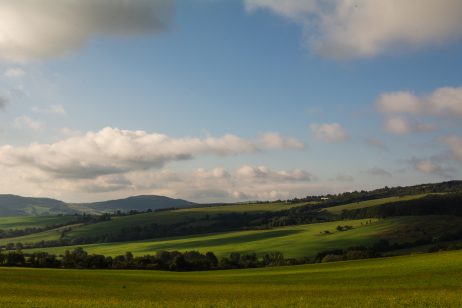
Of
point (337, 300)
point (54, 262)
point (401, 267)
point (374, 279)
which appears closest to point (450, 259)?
point (401, 267)

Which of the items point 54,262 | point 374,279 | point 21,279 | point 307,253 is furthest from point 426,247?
point 21,279

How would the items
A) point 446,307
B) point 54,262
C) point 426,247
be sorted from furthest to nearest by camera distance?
point 426,247, point 54,262, point 446,307

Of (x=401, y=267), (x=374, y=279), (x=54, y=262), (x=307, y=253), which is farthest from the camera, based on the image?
(x=307, y=253)

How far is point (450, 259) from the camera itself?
278ft

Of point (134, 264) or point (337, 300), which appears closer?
point (337, 300)

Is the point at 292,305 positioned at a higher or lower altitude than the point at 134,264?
higher

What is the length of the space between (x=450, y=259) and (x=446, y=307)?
5769 cm

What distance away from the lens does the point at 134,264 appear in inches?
4985

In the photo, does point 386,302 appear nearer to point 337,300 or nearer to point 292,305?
point 337,300

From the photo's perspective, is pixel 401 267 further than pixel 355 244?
No

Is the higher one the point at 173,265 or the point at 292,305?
the point at 292,305

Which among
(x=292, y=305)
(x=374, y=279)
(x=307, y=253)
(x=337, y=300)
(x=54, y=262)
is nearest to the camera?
(x=292, y=305)

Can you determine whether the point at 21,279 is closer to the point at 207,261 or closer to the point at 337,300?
the point at 337,300

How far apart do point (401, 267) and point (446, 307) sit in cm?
5176
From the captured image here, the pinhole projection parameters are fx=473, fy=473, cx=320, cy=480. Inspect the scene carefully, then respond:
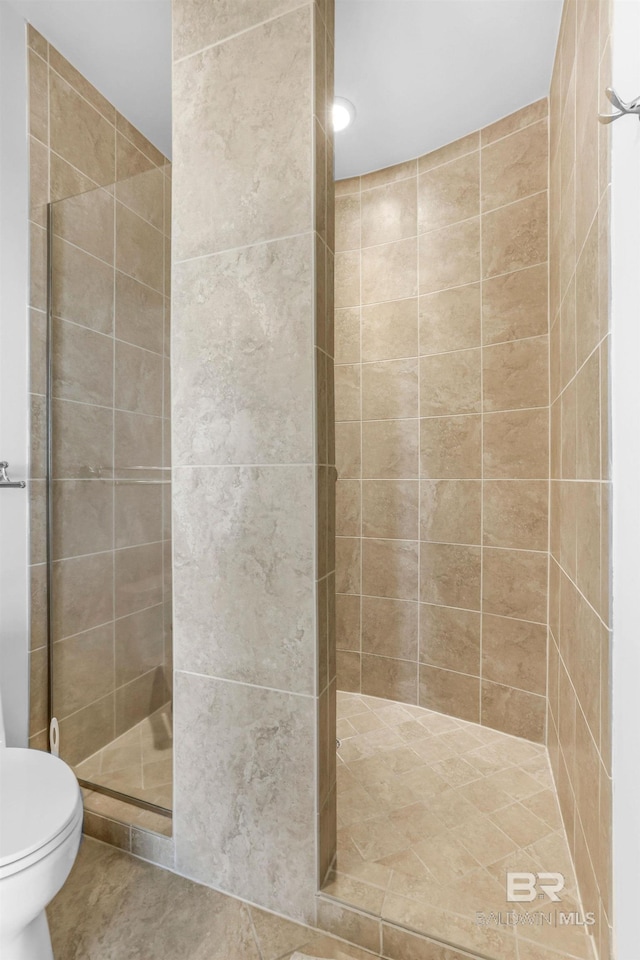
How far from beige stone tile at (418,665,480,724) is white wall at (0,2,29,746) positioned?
1.62 metres

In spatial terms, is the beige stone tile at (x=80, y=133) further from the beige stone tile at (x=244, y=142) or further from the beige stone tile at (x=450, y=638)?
the beige stone tile at (x=450, y=638)

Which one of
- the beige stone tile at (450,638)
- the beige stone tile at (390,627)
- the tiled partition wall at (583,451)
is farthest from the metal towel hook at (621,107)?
the beige stone tile at (390,627)

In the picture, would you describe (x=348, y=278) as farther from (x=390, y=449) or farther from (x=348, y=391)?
(x=390, y=449)

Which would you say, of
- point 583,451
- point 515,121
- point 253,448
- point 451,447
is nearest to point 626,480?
point 583,451

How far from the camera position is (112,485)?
61.2 inches

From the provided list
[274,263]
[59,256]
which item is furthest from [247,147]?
[59,256]

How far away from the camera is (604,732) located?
918mm

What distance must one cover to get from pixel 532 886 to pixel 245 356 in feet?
4.99

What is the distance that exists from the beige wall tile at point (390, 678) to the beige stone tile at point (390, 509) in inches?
24.1

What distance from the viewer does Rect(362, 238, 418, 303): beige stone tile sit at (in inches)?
87.4

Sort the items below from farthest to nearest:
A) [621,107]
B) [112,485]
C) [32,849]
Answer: [112,485]
[32,849]
[621,107]

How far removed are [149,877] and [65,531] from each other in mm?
1062

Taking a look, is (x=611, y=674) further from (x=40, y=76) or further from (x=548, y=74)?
(x=40, y=76)

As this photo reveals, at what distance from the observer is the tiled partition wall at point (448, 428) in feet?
6.34
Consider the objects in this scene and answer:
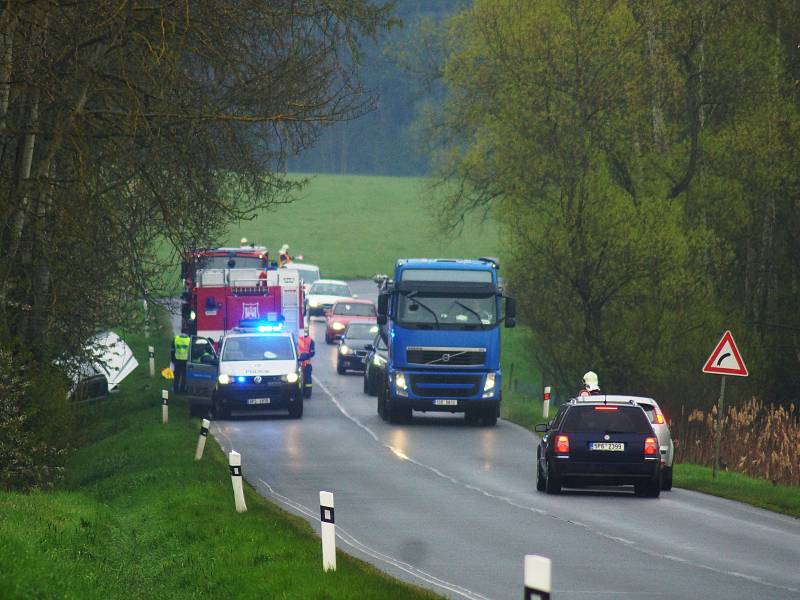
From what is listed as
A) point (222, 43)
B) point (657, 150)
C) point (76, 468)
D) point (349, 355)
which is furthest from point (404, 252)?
point (222, 43)

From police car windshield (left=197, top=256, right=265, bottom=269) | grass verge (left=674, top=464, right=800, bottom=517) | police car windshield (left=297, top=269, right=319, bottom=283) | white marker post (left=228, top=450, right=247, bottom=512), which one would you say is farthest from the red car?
white marker post (left=228, top=450, right=247, bottom=512)

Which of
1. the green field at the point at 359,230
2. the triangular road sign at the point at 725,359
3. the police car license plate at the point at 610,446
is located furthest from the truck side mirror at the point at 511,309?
the green field at the point at 359,230

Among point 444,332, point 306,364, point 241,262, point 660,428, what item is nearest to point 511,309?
point 444,332

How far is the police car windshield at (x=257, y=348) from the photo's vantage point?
39.3 metres

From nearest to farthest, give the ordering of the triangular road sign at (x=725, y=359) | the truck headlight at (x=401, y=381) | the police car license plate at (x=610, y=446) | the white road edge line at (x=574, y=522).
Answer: the white road edge line at (x=574, y=522)
the police car license plate at (x=610, y=446)
the triangular road sign at (x=725, y=359)
the truck headlight at (x=401, y=381)

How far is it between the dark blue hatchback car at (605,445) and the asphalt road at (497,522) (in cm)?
44

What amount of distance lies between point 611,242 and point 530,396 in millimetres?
11464

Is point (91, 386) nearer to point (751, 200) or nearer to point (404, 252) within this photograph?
point (751, 200)

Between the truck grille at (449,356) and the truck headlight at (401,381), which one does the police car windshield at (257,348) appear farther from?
the truck grille at (449,356)

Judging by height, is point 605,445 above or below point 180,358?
below

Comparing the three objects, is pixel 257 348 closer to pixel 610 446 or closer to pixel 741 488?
pixel 741 488

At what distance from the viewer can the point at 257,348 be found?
130 ft

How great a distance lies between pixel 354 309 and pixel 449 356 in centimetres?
2505

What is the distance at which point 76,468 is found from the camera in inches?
1129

● **Goal**: Which lines of the records contain the word "feet"? Report each of those lines in full.

● **Exercise solution**:
What distance must one cover to get from pixel 532 886 to pixel 245 356 in feet?
As this photo reveals, at what distance from the observer is the tiled partition wall at point (448, 428) in feet?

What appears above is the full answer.